───── Selected text ─────
From an alignment perspective the main point is that the required human data does not scale with the length of the book (or maybe scales logarithmically). In general we want evaluation procedures that scale gracefully, so that we can continue to apply them even for tasks where humans can't afford to produce or evaluate any training examples.

The approach in this paper will produce worse summaries than fine-tuning a model end-to-end. In order to produce good summaries, you will ultimately need to use more sophisticated decompositions---for example, if a character appears in the 2nd chapter of a book who is not mentioned in the first chapter's summary, you want to answer "what is this character's deal?" and have it answered by a model who has read the first chapter. And long run you need to handle a lot of issues that don't decompose so cleanly.

If you don't have more sophisticated decompositions, and you go past the scale where humans can provide oversight directly, then you will be forced to use proxies that are available end-to-end, resulting in traditional safety problems. For example, you have to evaluate "did this plan result in high reward when we ran it?" rather than "does this plan look good before we run it?" because the plan is too complex and vast for a human to understand.

So I think this is a good problem and first baseline for studying recursive decompositions and trying to have them be competitive with end-to-end supervision. You could also hope to learn something about e.g. how errors propagate in recursive supervision schemes, and generally what happens when you use ML to approximate large collaborations of humans on tasks that are too large for humans to handle them directly.

This in turn seems like an important problem to start working on given that most concrete plans for overseeing powerful models appear to require this kind of recursive oversight (and most safety concerns can be cashed out as limitations with that kind of recursive oversight). So in general I think you should be excited about people pushing these methods as far as they can.
───── Listed entries ─────
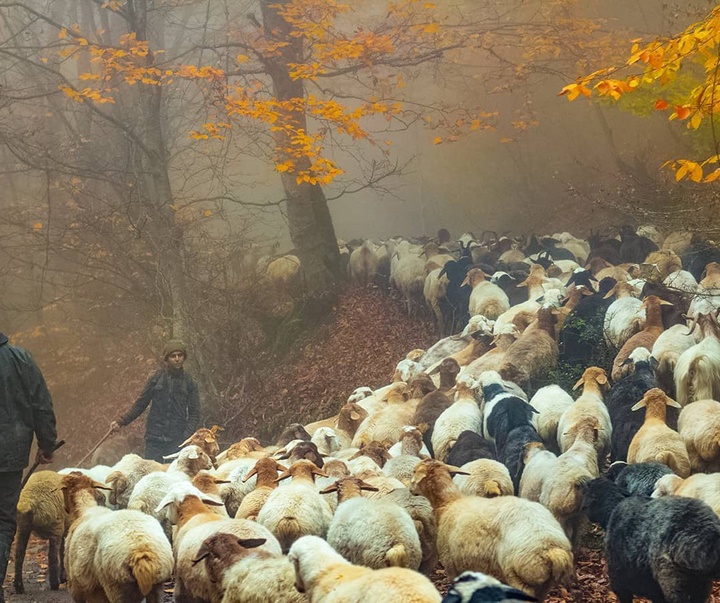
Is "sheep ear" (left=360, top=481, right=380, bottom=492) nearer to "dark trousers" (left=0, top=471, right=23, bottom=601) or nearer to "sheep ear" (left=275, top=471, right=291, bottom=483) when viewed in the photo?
"sheep ear" (left=275, top=471, right=291, bottom=483)

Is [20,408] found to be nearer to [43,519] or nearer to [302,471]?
[43,519]

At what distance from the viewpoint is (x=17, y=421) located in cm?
583

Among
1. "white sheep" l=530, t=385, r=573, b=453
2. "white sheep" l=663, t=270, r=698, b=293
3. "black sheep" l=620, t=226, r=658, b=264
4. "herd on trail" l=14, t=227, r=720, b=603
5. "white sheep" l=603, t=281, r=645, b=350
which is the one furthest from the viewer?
"black sheep" l=620, t=226, r=658, b=264

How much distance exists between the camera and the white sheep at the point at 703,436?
21.2ft

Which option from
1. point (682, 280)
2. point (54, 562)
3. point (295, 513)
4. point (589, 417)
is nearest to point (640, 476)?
point (589, 417)

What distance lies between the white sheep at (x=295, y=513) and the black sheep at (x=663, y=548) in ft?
─────
Apply what you read →
[1] Retype the passage on recursive decomposition for book summaries, starting with "So I think this" and going on through "handle them directly.".
[2] Extend the passage on recursive decomposition for book summaries, picking up after its final sentence.

Responses per task →
[1]
So I think this is a good problem and first baseline for studying recursive decompositions and trying to have them be competitive with end-to-end supervision. You could also hope to learn something about e.g. how errors propagate in recursive supervision schemes, and generally what happens when you use ML to approximate large collaborations of humans on tasks that are too large for humans to handle them directly.

[2]
I had assumed that this was motivated by the normal incentives for capabilities research. I'd be interested if I'm in fact wrong, or if it seems more alignment-y to other people.

It was primarily motivated as a first experiment in doing recursive oversight. In retrospect I think we should probably have gone straight for more complicated decompositions rather than starting with the simple baseline.

The fact that they apply a model with a 2k-token context to books is more about capabilities than alignment, although it still raises many of the same questions about e.g. cascading errors and how to deal with decomposition in practice. I think from an alignment perspective you'd want to work on overseeing the longest context that the model can handle (if you want decompositions to be interesting that likely means working with longer contexts than GPT-3; this is a general instance of the phenomenon that it's hard to practice overseeing superhuman systems while all of our systems are subhuman on most axes).

Ah, yeah. I guess this connection makes perfect sense if we're imagining supervising black-box-esque AIs that are passing around natural language plans.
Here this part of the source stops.